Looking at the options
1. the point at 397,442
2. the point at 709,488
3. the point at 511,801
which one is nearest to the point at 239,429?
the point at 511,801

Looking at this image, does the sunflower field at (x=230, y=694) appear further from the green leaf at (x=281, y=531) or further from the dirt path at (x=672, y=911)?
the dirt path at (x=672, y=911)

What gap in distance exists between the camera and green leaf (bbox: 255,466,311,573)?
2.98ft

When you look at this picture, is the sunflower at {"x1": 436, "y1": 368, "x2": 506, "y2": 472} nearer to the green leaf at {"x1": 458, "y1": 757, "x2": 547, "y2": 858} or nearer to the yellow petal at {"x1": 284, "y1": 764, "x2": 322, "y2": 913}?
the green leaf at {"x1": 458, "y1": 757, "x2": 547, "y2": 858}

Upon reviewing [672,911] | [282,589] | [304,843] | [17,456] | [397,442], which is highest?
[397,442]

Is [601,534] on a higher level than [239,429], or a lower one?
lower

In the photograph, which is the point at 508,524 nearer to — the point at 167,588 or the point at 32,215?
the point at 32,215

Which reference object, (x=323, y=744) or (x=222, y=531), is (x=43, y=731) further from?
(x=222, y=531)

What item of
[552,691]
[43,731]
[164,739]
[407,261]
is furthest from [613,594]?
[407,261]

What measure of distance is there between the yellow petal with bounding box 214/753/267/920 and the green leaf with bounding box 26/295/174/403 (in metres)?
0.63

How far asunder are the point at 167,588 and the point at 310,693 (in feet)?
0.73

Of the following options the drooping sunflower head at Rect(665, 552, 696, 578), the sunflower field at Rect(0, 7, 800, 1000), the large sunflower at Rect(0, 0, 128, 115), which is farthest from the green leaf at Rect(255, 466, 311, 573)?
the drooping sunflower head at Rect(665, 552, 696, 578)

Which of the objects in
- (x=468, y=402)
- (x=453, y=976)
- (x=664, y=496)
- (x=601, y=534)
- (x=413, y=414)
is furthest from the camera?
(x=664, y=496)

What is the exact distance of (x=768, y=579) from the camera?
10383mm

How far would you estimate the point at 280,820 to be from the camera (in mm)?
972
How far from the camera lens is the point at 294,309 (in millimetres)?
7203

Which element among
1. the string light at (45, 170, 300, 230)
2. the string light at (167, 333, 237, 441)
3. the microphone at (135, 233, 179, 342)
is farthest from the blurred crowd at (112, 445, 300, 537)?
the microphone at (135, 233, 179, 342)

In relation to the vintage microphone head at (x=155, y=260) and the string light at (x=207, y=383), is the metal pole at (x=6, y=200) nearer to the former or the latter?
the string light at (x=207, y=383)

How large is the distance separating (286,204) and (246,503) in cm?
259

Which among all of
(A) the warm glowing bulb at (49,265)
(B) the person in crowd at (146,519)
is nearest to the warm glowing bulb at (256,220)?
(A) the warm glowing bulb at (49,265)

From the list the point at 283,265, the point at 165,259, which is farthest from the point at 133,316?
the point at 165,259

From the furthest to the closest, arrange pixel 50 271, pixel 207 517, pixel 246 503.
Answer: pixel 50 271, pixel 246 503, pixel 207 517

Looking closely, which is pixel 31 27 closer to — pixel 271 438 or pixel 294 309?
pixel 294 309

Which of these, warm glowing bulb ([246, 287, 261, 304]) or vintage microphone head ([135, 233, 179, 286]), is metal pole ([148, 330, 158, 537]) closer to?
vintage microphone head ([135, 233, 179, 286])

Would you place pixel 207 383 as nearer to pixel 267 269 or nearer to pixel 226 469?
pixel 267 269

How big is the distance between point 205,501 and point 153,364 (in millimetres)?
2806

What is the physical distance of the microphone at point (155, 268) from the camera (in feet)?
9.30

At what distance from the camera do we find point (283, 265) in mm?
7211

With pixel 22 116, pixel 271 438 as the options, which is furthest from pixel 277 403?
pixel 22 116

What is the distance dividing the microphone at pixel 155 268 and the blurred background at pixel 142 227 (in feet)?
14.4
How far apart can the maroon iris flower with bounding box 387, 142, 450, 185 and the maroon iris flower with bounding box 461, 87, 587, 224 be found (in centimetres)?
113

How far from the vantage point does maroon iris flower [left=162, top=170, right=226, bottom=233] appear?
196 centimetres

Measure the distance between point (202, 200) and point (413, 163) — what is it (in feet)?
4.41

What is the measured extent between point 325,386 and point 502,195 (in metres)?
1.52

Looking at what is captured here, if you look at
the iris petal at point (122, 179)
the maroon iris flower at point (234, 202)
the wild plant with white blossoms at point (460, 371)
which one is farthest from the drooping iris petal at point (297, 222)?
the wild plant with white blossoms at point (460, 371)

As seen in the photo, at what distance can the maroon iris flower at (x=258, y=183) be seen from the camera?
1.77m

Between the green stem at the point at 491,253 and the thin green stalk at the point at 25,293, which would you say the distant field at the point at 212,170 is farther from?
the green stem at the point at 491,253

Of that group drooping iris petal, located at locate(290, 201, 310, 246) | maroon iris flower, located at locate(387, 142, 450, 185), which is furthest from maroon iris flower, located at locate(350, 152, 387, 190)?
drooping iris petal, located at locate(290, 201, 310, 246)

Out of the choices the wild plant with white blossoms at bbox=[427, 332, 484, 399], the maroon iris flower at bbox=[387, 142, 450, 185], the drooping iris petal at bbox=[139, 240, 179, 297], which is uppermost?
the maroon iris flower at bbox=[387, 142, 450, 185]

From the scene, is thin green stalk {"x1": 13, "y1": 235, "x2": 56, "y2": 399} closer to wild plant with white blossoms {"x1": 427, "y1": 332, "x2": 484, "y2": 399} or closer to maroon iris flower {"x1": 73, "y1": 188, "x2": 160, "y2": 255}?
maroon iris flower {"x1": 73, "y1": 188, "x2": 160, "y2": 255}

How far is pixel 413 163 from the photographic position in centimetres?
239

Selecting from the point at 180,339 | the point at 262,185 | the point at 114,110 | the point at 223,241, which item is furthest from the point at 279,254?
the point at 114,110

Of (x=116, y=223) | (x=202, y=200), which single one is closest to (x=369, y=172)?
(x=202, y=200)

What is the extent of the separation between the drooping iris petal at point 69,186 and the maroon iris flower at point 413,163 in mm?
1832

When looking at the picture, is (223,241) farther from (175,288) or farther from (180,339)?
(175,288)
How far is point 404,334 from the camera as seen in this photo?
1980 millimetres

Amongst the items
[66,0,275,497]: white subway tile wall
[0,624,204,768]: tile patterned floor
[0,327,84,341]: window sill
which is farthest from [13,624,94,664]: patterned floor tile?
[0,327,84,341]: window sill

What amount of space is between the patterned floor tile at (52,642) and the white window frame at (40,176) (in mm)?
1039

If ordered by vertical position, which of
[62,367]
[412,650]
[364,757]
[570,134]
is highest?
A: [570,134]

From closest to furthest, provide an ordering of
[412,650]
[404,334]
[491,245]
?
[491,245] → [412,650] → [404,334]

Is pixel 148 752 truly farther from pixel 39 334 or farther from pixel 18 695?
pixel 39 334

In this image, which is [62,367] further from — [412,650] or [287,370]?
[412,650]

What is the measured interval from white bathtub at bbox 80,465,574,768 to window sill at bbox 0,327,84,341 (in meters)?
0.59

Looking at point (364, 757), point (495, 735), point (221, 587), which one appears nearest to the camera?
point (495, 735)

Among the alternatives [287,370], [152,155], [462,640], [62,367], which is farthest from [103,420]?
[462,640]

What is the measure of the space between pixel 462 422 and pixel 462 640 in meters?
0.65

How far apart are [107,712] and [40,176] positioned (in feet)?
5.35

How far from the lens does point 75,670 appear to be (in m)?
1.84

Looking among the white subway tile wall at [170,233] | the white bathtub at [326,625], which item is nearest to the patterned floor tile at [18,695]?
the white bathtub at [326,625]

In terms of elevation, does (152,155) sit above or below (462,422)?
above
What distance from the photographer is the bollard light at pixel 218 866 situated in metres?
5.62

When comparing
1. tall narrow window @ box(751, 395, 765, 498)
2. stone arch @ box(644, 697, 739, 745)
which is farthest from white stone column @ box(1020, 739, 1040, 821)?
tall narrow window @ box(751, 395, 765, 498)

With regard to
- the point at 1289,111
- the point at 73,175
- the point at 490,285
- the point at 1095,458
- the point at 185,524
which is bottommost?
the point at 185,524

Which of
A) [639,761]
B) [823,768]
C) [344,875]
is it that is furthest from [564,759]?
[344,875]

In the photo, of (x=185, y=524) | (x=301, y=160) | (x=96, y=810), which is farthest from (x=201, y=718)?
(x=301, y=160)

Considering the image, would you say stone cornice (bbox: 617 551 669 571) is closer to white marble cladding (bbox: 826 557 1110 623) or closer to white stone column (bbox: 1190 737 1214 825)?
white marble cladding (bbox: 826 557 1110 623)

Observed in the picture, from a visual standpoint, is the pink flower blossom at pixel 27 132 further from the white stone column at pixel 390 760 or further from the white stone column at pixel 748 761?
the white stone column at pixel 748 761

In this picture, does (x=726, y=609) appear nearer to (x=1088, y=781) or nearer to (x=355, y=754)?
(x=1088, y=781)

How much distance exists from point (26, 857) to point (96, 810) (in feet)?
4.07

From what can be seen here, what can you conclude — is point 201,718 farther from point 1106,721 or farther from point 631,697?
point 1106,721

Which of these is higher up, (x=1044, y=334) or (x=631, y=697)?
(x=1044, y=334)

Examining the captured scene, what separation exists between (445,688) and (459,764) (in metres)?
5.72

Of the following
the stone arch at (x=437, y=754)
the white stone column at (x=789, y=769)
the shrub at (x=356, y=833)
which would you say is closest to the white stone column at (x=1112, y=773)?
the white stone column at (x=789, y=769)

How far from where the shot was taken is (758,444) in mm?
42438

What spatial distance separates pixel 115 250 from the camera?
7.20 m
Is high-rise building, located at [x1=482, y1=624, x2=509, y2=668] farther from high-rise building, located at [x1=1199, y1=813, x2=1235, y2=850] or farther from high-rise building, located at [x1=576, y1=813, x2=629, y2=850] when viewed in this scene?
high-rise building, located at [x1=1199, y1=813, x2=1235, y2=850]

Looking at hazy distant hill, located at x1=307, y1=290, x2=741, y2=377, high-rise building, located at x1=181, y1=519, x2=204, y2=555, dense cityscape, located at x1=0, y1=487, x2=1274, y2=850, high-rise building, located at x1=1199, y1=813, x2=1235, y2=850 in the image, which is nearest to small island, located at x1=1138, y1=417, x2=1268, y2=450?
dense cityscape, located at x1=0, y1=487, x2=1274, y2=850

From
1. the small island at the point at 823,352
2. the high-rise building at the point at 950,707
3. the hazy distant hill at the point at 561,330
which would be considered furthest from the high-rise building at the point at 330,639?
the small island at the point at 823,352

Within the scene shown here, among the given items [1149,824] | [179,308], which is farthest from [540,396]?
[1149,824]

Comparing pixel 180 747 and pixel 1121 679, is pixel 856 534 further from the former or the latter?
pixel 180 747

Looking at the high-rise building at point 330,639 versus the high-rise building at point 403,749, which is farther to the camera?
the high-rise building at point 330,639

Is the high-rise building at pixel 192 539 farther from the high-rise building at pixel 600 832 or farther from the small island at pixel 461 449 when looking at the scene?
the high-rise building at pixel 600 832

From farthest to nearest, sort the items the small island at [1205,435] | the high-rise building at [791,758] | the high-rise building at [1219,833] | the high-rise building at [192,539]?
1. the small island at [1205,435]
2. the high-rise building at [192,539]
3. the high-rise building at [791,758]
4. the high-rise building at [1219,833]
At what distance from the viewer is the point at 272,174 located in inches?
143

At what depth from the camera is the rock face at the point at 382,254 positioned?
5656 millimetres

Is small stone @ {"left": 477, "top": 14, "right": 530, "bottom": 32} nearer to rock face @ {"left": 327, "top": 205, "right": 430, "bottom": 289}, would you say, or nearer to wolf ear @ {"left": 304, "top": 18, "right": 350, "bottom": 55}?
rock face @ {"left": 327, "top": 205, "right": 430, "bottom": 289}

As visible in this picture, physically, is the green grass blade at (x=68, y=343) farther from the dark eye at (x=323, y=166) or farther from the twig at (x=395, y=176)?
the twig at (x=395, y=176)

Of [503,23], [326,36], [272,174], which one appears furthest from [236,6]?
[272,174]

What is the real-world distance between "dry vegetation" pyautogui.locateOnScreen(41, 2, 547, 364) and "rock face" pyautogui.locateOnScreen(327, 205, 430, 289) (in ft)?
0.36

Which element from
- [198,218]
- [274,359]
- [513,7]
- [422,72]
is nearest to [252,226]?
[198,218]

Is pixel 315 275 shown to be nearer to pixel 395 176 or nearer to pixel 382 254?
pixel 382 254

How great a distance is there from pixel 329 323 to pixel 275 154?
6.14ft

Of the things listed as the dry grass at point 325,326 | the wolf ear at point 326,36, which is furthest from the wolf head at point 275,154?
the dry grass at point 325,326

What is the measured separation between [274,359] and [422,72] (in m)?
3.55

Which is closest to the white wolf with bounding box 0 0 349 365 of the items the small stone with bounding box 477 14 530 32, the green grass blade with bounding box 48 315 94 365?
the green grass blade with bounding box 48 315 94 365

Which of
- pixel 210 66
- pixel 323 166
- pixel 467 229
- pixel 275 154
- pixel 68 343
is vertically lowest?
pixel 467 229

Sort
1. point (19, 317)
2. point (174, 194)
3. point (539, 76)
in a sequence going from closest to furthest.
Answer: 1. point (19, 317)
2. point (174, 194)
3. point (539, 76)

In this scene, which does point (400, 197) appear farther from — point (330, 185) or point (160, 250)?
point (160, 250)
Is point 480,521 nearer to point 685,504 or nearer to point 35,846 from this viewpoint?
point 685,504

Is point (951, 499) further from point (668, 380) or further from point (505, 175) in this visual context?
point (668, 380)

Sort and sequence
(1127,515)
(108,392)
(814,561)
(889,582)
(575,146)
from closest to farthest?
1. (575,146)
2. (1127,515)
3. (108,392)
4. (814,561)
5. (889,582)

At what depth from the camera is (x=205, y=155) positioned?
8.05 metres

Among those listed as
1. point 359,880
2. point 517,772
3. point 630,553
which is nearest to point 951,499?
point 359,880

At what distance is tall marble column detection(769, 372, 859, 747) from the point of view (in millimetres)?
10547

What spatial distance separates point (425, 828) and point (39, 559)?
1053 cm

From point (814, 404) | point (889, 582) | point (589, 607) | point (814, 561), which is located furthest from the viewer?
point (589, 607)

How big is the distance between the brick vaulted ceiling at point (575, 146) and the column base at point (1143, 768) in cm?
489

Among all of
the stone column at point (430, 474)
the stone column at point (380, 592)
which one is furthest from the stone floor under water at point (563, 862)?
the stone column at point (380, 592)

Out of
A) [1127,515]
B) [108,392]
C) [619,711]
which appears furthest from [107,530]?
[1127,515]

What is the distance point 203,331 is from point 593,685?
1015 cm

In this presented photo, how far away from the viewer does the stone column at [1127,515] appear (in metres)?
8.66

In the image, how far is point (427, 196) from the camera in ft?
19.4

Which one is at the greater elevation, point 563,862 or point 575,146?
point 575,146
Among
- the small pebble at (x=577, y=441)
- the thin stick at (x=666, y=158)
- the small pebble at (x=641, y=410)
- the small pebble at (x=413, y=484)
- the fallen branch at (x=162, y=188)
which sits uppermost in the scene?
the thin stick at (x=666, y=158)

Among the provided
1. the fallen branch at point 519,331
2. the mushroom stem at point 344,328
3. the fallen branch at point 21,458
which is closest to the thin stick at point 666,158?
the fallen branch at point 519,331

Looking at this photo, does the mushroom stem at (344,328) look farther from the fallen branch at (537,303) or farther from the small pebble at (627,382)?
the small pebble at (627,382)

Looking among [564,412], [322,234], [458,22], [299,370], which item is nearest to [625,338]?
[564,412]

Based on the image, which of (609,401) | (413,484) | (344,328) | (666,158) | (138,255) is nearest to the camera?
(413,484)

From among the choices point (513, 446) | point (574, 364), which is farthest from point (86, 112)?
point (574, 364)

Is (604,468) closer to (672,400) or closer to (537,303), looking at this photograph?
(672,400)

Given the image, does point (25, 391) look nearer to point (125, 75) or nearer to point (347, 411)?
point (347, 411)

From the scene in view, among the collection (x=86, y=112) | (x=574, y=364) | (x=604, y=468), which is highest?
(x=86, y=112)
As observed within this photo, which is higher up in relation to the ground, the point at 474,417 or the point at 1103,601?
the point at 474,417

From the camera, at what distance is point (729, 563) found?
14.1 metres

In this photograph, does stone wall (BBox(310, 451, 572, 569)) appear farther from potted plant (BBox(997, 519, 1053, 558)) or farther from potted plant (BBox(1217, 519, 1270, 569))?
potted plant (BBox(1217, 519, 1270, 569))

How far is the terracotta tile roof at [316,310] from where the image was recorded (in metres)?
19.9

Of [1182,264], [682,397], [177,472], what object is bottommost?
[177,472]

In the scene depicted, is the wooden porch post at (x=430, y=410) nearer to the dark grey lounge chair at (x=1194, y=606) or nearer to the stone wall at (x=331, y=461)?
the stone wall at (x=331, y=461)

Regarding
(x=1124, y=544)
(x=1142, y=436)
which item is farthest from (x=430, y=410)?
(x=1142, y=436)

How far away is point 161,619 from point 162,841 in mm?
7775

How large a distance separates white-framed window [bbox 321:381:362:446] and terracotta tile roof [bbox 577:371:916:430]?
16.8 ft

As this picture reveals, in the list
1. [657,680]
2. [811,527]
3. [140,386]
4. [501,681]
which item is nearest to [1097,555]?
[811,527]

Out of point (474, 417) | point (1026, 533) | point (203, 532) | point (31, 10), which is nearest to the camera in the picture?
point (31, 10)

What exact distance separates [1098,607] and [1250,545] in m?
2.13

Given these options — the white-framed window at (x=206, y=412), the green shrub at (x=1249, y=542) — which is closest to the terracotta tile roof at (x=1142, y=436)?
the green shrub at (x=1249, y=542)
--- --- ---
- [WHAT YOU HAVE TO DO]
The lines to quote run from the one containing "Of [1182,264], [682,397], [177,472], what" through the final line of the material above; please give them exactly, both ends included, and nothing else.

- [RESULT FOR THIS EXERCISE]
Of [1182,264], [682,397], [177,472], what object is bottommost?
[177,472]

In the scene depicted, is the wooden porch post at (x=430, y=410) nearer to the dark grey lounge chair at (x=1194, y=606) or nearer to the stone wall at (x=331, y=461)?
the stone wall at (x=331, y=461)

Regarding
(x=1124, y=544)
(x=1142, y=436)
which item is farthest from (x=430, y=410)?
(x=1142, y=436)

How far away is point 161,619 from point 162,841 in mm?
7775

How large a distance separates white-framed window [bbox 321:381:362:446] and terracotta tile roof [bbox 577:371:916:430]?
16.8 ft

As this picture reveals, in the list
1. [657,680]
2. [811,527]
3. [140,386]
4. [501,681]
which item is nearest to [1097,555]?
[811,527]

Out of point (474, 417) | point (1026, 533) | point (203, 532) | point (31, 10), which is nearest to the camera in the picture?
point (31, 10)

What exact distance separates [1098,607] and [1250,545] in m?
2.13

Given these options — the white-framed window at (x=206, y=412), the green shrub at (x=1249, y=542) — which is closest to the terracotta tile roof at (x=1142, y=436)?
the green shrub at (x=1249, y=542)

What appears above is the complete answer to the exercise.